Jackson Heights Coffee Shops Stay Open as Blizzard Brews
Both Juju's Bagel Cafe and Espresso 77, two popular coffee shops off of 37th Avenue on 76th and 77th streets, respectively, shrugged off the idea of storm preparation.
At Espresso 77, owner Afzal Hossain, 37, even said that a photography event planned for Friday night would go ahead without a hitch.
"That's the panic of the New York media," Hossain said. "We didn't see the snow all year, so that's why people are worried."
During Hurricane Sandy, which left Jackson Heights largely untouched, Hossain said business at the coffee shop was booming, because many people took off from work.

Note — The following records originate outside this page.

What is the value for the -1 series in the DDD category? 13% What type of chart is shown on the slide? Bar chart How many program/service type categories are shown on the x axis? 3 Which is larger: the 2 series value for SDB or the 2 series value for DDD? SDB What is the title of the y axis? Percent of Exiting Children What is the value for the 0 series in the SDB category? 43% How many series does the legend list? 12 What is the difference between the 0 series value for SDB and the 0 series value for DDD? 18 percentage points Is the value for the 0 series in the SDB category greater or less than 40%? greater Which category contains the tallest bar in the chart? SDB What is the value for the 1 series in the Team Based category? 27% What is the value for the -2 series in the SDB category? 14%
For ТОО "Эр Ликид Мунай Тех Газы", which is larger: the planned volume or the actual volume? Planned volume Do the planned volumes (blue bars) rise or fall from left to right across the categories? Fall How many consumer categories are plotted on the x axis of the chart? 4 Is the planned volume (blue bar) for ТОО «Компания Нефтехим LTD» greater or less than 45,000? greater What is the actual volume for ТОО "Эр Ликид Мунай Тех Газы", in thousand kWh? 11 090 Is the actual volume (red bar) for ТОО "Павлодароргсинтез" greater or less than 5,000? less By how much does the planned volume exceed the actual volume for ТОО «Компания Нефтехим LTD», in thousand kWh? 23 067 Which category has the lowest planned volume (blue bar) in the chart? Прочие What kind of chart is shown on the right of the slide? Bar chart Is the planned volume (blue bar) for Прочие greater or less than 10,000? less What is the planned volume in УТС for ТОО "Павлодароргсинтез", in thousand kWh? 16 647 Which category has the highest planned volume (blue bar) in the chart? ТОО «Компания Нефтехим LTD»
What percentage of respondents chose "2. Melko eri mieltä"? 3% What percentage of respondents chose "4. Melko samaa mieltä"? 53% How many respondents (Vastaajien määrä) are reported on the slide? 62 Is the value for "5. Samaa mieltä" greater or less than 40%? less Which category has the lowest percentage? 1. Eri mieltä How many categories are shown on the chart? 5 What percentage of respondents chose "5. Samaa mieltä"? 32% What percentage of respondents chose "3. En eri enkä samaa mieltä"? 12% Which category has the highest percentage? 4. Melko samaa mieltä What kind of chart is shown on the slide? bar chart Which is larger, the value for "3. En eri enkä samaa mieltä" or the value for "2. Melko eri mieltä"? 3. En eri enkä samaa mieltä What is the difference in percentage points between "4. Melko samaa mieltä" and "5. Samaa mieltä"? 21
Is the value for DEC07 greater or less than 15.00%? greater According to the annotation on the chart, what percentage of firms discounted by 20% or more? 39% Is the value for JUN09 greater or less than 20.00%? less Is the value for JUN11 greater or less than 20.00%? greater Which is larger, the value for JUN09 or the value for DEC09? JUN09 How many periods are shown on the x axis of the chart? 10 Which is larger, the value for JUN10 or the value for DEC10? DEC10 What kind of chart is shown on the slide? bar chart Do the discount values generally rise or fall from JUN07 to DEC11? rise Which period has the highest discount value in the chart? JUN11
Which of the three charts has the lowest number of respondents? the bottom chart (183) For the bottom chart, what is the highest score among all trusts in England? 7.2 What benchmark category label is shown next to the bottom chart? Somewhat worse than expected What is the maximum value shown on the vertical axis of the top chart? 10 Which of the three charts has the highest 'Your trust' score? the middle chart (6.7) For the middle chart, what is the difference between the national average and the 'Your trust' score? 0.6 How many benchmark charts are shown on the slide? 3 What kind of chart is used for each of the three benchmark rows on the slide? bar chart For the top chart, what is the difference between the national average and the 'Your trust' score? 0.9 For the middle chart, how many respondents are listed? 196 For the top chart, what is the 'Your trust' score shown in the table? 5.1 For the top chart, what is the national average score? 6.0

He expects much the same this weekend, with New Yorkers braving the cold weather for a warm beverage.
"New York always has snow," Hossain said.
Elsewhere, Jackson Heights and Elmhurst residents dealt with the coming storm, and some of its immediate repercussions.
Riders on the 7 train, one of the main conduits for locals to get to the city, faced rush-hour delays Friday morning. Although the majority of the line runs outdoors, an MTA spokesman said the delays were not caused not by signal problems, but instead said commuters may have taken longer to board the train because of the slippery weather.
And late Thursday, Councilman Daniel Dromm announced that the Elmhurst Lunar New Year Festival, which was to feature the first-ever neighborhood Lunar New Year Parade, was postponed because of the snowstorm, which could bring more than a foot of snow to the city.
At Trade Fair on 37th Avenue and 75th Street, and across the street at the Met Supermarket, the aisles were packed as early as 9:30 a.m. with hurried customers looking to get in some last minute grocery shopping — just in case.
"I usually buy on Friday, but not this early," said Andrew Hillard, 72, who works as a security guard. "I came early because of the weather."
A few aisles over, retiree Rolf Fleischmann, 50, was also skeptical but cautious as he stocked up on soup in the event that his family got snowed in.
"I don't believe everything will be closed," Fleischmann said. "But err on the side of caution."